Le jeudi 25 mai, à neuf heures et demie, il écrit de Versailles : « On entend encore le son du canon. » Ce soir-là même, ou le lendemain matin, il trouve moyen d’entrer dans Paris, et, le samedi 27, il fait passer deux lettres pour rassurer ses enfans sur lui et sur ses deux sœurs, qui étaient dans Paris et qui ont vu la mort de près.

Girard l’a vue d’aussi près, lui, avec quelques élèves, avec l’économe et le père Flan, qui sont restés dans le lycée, tandis que le quartier du Panthéon, muni de barricades, miné, était enlevé d’assaut par les chasseurs à pied[1]. Dans l’école voisine, Sainte-Barbe, quatre enfans, quelques surveillans étaient restés aussi, passant les nuits dans les caves, les jours sur les portes, dans les rues. L’angoisse de ces veillées, de ces furtives excursions entre les barricades, au sifflement des balles, tout cela a fait le sujet d’un admirable récit que tout le monde a lu : Dans la bataille. Car un des quatre enfans restés à Sainte-Barbe était Paul Bourget. Il était là, il a vu, il a souffert. Ce sont, dit-il, « les heures affreuses de ma jeunesse, où j’ai eu, adolescent, une trop précoce révélation de la férocité de la vie. »
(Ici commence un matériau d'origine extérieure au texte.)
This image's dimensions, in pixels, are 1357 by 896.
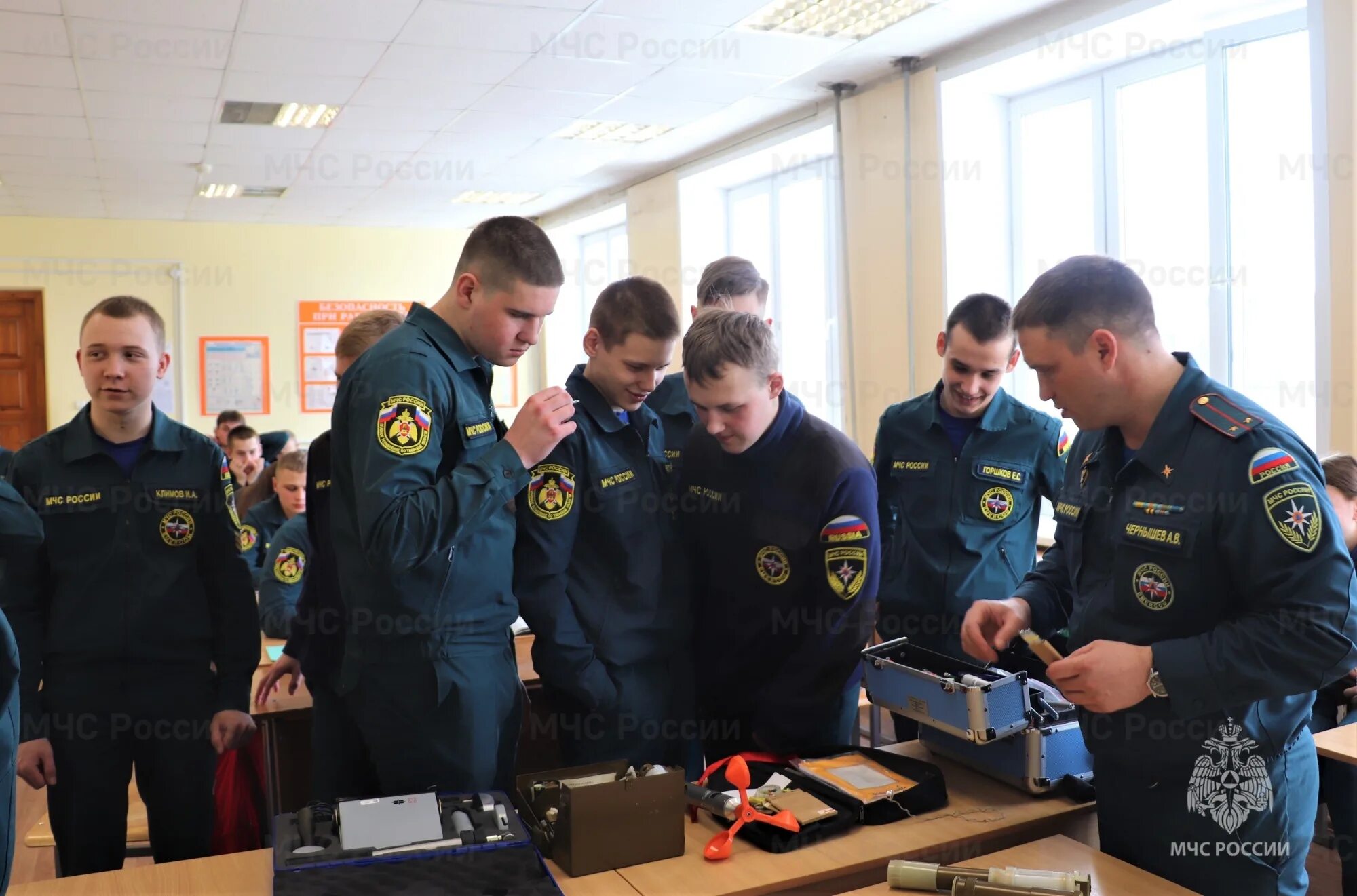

Quoi de plus poignant que son tableau du quartier Latin, dans les « lumineuses, tièdes journées de douceur printanière, » de mai 1871 ? Ce sont ces sortes de vacances générales, les rues vides de voiture », mais pleines de promeneurs, — de filles qui chantent en se donnant le bras, — les cafés pleins à déborder, — et tout autour le canon, le sifflement des balles. Aubert est arrivé vers la fin de ces scènes et quand les saturnales avaient tourné en sombre et sanglante tragédie.

« Grâce à Dieu, mes sœurs sont en sûreté et j’ai trouvé ma maison debout. On s’est battu deux jours autour de la maison de Caroline et, pour échapper aux balles, la pauvre femme a dû rester tout le temps sur un fauteuil, dans le coin de la salle

  1. M. Girard a fait la classe jusqu’au 22 mai.